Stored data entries
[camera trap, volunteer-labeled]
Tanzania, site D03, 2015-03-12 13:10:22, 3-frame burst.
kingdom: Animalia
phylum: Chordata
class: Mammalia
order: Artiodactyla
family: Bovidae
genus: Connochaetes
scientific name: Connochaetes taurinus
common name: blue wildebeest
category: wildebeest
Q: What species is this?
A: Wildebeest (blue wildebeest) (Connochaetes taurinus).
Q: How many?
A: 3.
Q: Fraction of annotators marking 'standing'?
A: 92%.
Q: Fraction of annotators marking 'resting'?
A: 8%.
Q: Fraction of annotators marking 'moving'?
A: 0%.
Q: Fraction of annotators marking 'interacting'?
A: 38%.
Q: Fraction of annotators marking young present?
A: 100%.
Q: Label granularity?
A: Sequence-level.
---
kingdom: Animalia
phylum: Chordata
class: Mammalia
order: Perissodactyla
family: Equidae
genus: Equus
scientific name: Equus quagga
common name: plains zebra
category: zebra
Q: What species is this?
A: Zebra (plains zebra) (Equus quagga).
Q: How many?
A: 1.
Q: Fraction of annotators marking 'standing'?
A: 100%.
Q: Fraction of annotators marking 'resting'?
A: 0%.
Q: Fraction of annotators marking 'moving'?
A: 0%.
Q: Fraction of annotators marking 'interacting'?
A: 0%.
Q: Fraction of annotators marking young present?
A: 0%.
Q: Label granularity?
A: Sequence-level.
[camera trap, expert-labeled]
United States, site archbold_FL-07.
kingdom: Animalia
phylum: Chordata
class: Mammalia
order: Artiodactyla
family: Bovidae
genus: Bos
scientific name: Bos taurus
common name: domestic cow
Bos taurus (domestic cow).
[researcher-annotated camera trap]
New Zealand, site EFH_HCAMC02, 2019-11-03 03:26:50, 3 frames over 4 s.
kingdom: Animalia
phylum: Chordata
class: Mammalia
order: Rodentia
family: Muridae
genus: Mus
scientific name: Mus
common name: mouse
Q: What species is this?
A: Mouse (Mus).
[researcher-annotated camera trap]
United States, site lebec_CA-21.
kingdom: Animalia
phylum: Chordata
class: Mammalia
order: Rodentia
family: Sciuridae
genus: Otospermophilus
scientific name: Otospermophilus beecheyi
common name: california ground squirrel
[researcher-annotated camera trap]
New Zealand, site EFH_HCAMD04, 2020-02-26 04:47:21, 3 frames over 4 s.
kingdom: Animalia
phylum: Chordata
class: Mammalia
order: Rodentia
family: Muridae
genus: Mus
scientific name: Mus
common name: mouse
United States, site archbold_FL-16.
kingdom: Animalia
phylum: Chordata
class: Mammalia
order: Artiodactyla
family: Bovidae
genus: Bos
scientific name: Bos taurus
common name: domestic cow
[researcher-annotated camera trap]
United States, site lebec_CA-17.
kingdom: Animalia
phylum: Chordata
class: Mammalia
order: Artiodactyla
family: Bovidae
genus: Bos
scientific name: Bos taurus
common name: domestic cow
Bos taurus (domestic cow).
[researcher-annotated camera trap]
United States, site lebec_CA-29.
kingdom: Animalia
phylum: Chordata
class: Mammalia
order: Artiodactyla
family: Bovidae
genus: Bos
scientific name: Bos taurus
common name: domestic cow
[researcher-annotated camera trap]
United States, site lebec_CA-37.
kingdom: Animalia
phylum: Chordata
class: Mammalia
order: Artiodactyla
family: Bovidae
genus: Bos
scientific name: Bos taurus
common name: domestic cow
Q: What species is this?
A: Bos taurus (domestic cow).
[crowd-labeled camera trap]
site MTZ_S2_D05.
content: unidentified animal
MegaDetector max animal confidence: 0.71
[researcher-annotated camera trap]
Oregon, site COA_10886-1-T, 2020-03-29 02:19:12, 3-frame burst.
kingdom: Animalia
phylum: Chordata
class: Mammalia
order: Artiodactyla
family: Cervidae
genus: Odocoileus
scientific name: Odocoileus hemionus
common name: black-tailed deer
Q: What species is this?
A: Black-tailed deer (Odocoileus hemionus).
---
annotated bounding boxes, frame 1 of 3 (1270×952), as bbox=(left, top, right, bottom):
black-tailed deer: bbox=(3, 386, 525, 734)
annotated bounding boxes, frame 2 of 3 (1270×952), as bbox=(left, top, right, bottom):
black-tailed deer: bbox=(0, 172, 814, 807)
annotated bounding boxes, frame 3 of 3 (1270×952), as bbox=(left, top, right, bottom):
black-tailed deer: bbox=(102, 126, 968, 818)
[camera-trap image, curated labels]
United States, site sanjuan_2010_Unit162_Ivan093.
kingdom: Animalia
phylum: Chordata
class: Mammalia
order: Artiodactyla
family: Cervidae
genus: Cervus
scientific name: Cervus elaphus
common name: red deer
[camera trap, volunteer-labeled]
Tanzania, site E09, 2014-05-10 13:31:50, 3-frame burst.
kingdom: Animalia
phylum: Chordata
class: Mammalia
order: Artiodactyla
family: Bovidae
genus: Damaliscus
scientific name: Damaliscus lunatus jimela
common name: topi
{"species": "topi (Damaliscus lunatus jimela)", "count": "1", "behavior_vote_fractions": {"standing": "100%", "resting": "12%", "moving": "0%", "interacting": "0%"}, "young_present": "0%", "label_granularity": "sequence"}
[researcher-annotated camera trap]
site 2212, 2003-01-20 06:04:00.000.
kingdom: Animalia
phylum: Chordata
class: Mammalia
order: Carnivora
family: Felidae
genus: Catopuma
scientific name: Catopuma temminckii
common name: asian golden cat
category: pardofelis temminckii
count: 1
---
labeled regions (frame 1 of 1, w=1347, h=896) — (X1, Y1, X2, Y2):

(Task description)
Which lines above run from the one containing "common name: red deer" to the one containing "common name: topi"? Give them again exactly, both ends included.

(Solution to this task)
common name: red deer
[camera trap, volunteer-labeled]
Tanzania, site E09, 2014-05-10 13:31:50, 3-frame burst.
kingdom: Animalia
phylum: Chordata
class: Mammalia
order: Artiodactyla
family: Bovidae
genus: Damaliscus
scientific name: Damaliscus lunatus jimela
common name: topi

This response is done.